Supplied passage —
******************************

I am sure this will be the first in a series of many blog posts about the loss of our baby. I tried writing in the journal I kept for the baby last week and just found it too difficult. Writing this right now is still very hard--the pain is still too raw and too new--and so I will have to keep this brief.
I am an emotional wreck. Once I miscarried, it seems like the tears have not stopped. They come and go as they please, and I find it hard to concentrate without dwelling on our loss. I think I slept all of two hours last night. I just can't stop thinking about what might have been. Like most mothers who miscarry, I have a sense of guilt (and anyone who knows me knows that I tend to carry the weight of the world on my shoulders), and even though I know in my heart that I couldn't have done anything differently to ensure a different outcome, I still feel guilty, but that's a whole other entry in itself.
I wanted this first post about our loss to be about what we've gained.

******************************

Saved entries
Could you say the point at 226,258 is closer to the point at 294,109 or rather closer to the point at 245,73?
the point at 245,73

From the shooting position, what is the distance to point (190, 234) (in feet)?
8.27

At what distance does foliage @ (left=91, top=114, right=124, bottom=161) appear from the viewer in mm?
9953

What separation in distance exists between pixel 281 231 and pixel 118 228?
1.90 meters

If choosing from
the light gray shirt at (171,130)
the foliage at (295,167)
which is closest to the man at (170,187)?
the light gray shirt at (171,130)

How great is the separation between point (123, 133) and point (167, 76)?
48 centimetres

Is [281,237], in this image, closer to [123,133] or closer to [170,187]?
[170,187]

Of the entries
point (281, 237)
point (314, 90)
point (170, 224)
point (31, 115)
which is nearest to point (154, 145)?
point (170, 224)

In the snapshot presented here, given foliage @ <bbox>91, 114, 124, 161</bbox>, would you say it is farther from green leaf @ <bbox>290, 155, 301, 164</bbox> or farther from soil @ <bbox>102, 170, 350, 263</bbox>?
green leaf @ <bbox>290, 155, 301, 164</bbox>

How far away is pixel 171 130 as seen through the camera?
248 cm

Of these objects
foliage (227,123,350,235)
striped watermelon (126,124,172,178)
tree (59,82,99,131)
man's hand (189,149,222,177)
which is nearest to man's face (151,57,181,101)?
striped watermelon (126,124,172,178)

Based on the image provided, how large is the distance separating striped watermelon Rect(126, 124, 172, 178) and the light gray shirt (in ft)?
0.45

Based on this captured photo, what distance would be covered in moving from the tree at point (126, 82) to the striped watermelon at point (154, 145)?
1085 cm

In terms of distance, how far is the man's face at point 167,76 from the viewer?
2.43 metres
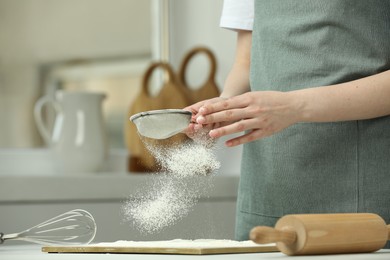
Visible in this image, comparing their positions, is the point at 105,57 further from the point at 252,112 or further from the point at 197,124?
the point at 252,112

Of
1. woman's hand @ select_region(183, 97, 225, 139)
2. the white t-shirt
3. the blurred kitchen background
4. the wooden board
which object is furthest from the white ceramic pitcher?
the wooden board

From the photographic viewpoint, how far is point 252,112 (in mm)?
1322

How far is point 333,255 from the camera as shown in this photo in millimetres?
1042

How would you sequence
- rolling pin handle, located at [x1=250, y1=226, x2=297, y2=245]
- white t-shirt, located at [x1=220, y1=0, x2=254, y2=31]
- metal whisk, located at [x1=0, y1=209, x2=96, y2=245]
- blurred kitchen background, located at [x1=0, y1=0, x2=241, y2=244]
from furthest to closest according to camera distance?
1. blurred kitchen background, located at [x1=0, y1=0, x2=241, y2=244]
2. white t-shirt, located at [x1=220, y1=0, x2=254, y2=31]
3. metal whisk, located at [x1=0, y1=209, x2=96, y2=245]
4. rolling pin handle, located at [x1=250, y1=226, x2=297, y2=245]

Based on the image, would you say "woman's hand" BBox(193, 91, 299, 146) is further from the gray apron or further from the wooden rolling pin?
the wooden rolling pin

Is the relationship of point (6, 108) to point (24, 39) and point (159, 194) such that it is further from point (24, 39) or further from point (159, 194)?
point (159, 194)

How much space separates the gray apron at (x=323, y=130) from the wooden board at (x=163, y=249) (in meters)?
0.44

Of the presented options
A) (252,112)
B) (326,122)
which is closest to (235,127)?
(252,112)

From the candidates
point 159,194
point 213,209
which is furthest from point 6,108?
point 159,194

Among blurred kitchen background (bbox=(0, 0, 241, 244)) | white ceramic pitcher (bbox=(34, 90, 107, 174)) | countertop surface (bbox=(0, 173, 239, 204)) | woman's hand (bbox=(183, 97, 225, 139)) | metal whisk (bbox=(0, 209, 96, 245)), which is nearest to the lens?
metal whisk (bbox=(0, 209, 96, 245))

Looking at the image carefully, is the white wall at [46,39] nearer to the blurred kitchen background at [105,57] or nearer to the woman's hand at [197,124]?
the blurred kitchen background at [105,57]

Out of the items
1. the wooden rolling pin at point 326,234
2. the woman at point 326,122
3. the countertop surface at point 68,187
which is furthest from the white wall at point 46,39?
the wooden rolling pin at point 326,234

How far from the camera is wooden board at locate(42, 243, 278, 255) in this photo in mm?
1045

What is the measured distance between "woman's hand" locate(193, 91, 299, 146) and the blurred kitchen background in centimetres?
120
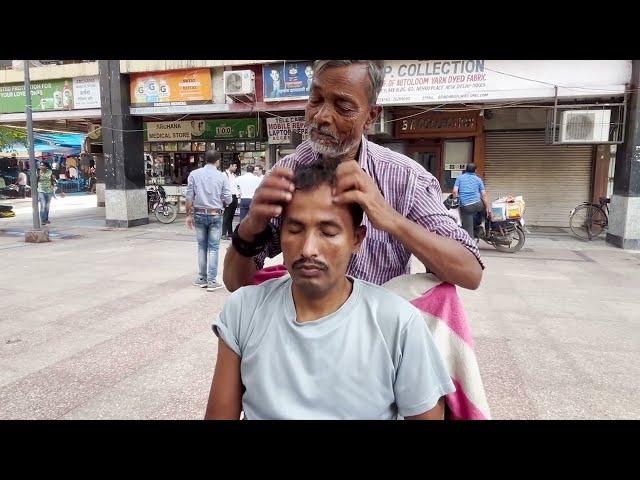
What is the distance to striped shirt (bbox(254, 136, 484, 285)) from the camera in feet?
5.06

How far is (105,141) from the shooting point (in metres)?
12.4

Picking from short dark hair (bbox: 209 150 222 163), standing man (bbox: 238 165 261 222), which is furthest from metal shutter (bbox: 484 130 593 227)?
short dark hair (bbox: 209 150 222 163)

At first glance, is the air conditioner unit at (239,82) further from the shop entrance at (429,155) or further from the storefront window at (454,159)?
the storefront window at (454,159)

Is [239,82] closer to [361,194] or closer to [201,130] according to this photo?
[201,130]

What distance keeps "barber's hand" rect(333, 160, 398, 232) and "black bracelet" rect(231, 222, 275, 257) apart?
0.35m

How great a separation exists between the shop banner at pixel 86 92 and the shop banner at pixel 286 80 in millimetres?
4854

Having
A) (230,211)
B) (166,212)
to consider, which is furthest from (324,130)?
(166,212)

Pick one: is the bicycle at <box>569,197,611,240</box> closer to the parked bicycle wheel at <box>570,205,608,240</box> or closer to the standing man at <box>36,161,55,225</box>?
the parked bicycle wheel at <box>570,205,608,240</box>

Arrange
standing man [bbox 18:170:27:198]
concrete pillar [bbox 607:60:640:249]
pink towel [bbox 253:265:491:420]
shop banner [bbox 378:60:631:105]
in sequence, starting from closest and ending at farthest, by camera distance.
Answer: pink towel [bbox 253:265:491:420] → concrete pillar [bbox 607:60:640:249] → shop banner [bbox 378:60:631:105] → standing man [bbox 18:170:27:198]

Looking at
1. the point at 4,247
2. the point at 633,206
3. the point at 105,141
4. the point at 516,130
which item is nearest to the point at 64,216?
the point at 105,141

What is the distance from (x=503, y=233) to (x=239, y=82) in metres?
6.68

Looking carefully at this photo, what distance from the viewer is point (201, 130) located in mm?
15312
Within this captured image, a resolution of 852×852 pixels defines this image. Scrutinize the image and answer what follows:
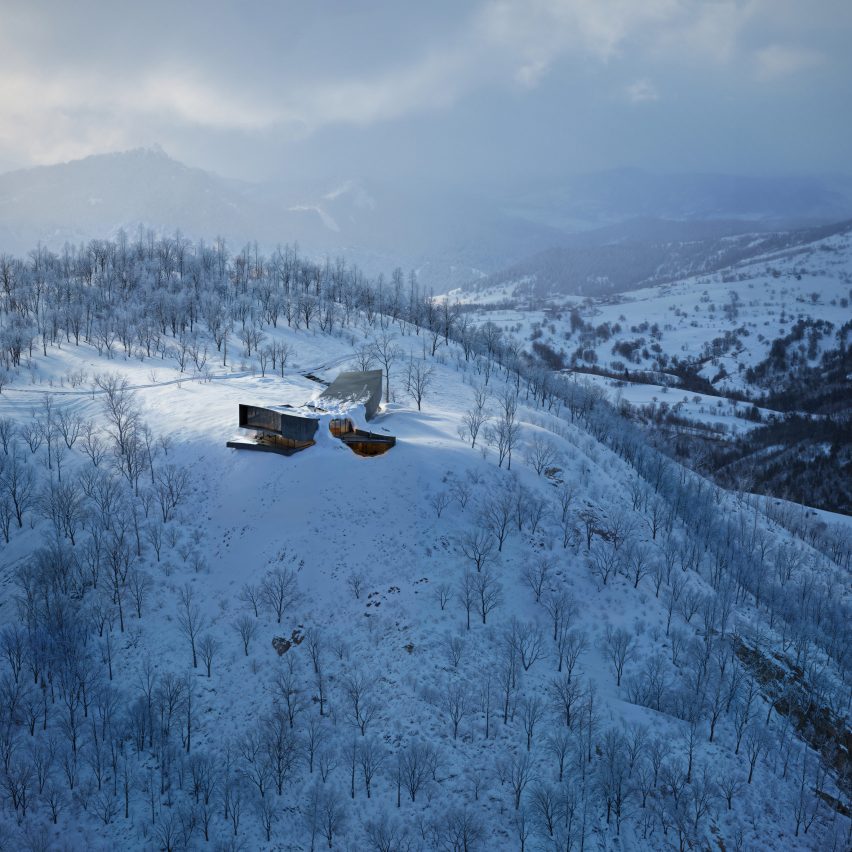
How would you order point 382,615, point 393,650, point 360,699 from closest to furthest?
point 360,699 → point 393,650 → point 382,615

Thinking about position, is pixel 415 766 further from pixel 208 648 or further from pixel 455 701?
pixel 208 648

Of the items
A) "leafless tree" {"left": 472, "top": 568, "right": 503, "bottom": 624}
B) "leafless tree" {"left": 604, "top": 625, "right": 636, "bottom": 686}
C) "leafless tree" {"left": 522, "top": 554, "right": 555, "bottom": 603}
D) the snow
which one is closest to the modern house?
the snow

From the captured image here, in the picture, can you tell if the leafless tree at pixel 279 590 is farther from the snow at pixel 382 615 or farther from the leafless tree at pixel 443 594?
the leafless tree at pixel 443 594

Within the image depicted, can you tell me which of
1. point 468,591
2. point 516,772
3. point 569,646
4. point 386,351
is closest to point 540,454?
point 468,591

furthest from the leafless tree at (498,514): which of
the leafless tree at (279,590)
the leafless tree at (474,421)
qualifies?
the leafless tree at (279,590)

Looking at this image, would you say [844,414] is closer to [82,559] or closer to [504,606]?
[504,606]

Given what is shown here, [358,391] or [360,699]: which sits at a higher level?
[358,391]

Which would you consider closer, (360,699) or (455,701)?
(455,701)
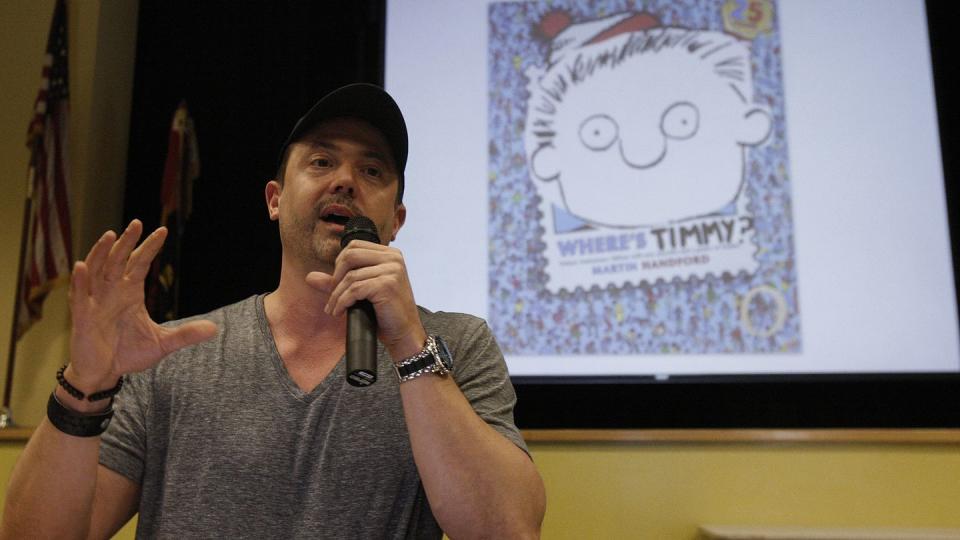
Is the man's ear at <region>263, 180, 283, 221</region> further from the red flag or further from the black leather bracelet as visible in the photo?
the red flag

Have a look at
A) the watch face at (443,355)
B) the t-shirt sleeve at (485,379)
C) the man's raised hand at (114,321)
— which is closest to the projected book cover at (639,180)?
the t-shirt sleeve at (485,379)

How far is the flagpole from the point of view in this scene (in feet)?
7.49

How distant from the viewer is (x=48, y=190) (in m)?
2.44

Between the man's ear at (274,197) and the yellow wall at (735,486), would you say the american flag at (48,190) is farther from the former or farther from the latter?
the man's ear at (274,197)

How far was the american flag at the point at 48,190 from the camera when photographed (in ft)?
7.89

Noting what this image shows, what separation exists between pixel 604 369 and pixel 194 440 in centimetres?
116

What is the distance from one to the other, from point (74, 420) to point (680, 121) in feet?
5.57

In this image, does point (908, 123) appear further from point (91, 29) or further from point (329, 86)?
point (91, 29)

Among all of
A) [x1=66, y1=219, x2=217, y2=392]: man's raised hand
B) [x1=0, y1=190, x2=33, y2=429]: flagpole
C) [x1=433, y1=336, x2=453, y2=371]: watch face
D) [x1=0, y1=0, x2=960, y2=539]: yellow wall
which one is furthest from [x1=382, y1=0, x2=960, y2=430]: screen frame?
[x1=0, y1=190, x2=33, y2=429]: flagpole

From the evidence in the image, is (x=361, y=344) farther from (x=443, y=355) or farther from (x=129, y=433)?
(x=129, y=433)

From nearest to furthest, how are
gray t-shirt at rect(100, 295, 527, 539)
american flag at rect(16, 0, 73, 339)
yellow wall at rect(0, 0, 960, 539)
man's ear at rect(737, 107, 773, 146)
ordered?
gray t-shirt at rect(100, 295, 527, 539), yellow wall at rect(0, 0, 960, 539), man's ear at rect(737, 107, 773, 146), american flag at rect(16, 0, 73, 339)

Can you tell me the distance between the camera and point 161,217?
8.52ft

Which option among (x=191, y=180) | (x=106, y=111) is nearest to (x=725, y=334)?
(x=191, y=180)

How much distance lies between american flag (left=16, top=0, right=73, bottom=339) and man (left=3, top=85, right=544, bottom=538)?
1.36m
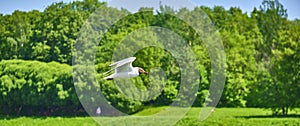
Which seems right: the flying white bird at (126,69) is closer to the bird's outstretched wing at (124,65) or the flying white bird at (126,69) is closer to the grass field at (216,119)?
the bird's outstretched wing at (124,65)

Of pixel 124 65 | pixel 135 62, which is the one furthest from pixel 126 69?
pixel 135 62

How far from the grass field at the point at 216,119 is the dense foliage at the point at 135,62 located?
60cm

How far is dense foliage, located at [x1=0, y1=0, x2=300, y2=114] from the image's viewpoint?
68.5ft

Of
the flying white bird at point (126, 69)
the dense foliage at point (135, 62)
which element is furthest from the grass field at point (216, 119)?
the flying white bird at point (126, 69)

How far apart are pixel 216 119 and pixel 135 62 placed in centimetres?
534

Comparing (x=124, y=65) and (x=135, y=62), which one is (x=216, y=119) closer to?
(x=135, y=62)

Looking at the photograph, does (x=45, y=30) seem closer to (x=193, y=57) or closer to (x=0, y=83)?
(x=0, y=83)

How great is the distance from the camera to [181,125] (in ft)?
61.4

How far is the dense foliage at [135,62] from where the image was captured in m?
20.9

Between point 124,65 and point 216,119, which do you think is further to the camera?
point 216,119

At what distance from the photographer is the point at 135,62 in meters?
23.1

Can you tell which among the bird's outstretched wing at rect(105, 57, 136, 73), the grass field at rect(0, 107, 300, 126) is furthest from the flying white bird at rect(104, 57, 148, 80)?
A: the grass field at rect(0, 107, 300, 126)

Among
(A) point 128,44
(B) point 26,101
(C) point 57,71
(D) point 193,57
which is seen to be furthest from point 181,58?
(B) point 26,101

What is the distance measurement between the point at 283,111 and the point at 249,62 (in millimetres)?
5413
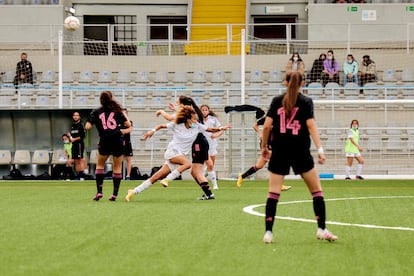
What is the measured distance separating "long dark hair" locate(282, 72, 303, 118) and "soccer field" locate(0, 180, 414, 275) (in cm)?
139

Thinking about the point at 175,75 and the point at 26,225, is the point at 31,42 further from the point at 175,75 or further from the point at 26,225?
the point at 26,225

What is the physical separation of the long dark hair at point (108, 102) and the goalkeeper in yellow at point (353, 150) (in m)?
12.9

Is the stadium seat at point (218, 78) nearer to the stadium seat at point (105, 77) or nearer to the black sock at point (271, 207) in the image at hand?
the stadium seat at point (105, 77)

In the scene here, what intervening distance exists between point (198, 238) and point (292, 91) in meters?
1.87

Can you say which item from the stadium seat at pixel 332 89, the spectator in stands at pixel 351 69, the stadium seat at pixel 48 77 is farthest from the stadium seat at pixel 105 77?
the spectator in stands at pixel 351 69

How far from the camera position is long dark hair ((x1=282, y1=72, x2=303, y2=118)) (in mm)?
10039

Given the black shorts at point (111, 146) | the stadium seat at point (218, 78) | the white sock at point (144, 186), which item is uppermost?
the stadium seat at point (218, 78)

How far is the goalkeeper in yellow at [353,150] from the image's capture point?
28672mm

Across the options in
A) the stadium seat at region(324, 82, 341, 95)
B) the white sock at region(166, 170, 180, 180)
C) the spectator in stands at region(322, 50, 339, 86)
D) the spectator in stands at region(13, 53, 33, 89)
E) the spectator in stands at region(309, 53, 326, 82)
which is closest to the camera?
the white sock at region(166, 170, 180, 180)

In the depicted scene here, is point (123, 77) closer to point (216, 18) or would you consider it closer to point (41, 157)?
point (41, 157)

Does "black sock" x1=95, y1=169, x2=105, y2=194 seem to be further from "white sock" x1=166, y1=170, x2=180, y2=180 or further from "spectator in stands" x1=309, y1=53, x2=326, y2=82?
"spectator in stands" x1=309, y1=53, x2=326, y2=82

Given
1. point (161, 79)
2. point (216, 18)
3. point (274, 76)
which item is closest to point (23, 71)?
point (161, 79)

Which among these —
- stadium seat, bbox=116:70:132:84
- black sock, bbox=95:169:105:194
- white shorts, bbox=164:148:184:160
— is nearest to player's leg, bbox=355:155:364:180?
stadium seat, bbox=116:70:132:84

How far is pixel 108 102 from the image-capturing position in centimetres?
1695
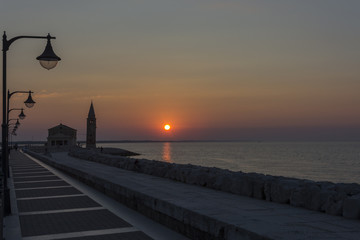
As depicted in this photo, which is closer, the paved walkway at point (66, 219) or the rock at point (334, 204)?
the rock at point (334, 204)

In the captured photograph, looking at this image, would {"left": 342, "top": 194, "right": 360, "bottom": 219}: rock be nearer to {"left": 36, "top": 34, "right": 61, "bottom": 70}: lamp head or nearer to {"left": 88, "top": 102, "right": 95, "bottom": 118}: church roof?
{"left": 36, "top": 34, "right": 61, "bottom": 70}: lamp head

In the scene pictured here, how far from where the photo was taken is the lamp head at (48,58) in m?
11.5

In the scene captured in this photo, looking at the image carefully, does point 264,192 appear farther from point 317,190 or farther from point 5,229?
point 5,229

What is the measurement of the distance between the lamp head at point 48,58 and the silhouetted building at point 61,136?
107675mm

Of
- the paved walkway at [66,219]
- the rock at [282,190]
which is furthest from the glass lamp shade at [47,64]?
the rock at [282,190]

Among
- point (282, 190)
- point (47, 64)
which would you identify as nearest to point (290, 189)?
point (282, 190)

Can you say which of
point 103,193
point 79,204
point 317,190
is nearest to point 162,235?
point 317,190

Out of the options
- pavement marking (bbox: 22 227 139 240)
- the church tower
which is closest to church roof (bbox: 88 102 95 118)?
the church tower

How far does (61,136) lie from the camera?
123 meters

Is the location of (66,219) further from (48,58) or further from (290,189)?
(290,189)

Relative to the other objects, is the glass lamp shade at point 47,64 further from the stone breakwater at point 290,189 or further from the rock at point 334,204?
the rock at point 334,204

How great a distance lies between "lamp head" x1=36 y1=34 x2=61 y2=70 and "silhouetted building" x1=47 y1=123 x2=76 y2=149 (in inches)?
4239

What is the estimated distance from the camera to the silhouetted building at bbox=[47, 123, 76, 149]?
122 meters

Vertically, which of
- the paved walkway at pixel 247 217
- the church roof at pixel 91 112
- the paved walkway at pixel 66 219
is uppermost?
the church roof at pixel 91 112
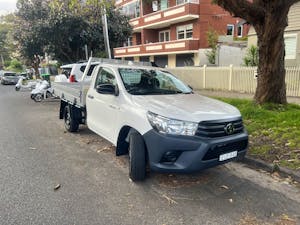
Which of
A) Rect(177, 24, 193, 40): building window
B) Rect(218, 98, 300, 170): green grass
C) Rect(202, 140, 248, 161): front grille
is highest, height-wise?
Rect(177, 24, 193, 40): building window

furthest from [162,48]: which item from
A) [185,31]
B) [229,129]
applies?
[229,129]

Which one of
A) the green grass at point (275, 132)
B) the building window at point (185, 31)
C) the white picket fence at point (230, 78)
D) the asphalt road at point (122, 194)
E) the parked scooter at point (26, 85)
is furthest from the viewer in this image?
the building window at point (185, 31)

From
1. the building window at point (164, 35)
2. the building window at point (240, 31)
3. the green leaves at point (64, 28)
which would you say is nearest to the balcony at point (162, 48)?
the building window at point (164, 35)

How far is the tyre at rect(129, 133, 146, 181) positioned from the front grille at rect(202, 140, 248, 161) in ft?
2.96

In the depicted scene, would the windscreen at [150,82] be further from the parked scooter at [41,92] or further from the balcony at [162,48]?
the balcony at [162,48]

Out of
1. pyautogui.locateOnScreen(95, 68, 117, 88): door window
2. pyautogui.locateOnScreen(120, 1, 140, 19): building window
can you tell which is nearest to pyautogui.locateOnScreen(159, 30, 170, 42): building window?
pyautogui.locateOnScreen(120, 1, 140, 19): building window

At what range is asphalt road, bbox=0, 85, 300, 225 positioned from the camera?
311 cm

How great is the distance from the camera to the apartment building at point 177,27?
21.6m

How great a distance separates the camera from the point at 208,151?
134 inches

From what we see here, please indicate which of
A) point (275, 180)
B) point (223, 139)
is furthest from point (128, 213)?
point (275, 180)

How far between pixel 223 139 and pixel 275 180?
1.34 metres

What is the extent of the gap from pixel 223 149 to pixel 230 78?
10.1 meters

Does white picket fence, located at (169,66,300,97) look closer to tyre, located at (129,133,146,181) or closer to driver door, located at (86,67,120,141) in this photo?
driver door, located at (86,67,120,141)

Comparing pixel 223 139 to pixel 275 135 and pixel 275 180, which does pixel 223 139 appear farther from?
pixel 275 135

******************************

Task item — From the blog post about the loss of a baby, extract the words word for word, starting at "I am sure this" and stopping after "keep this brief.".

Answer box —
I am sure this will be the first in a series of many blog posts about the loss of our baby. I tried writing in the journal I kept for the baby last week and just found it too difficult. Writing this right now is still very hard--the pain is still too raw and too new--and so I will have to keep this brief.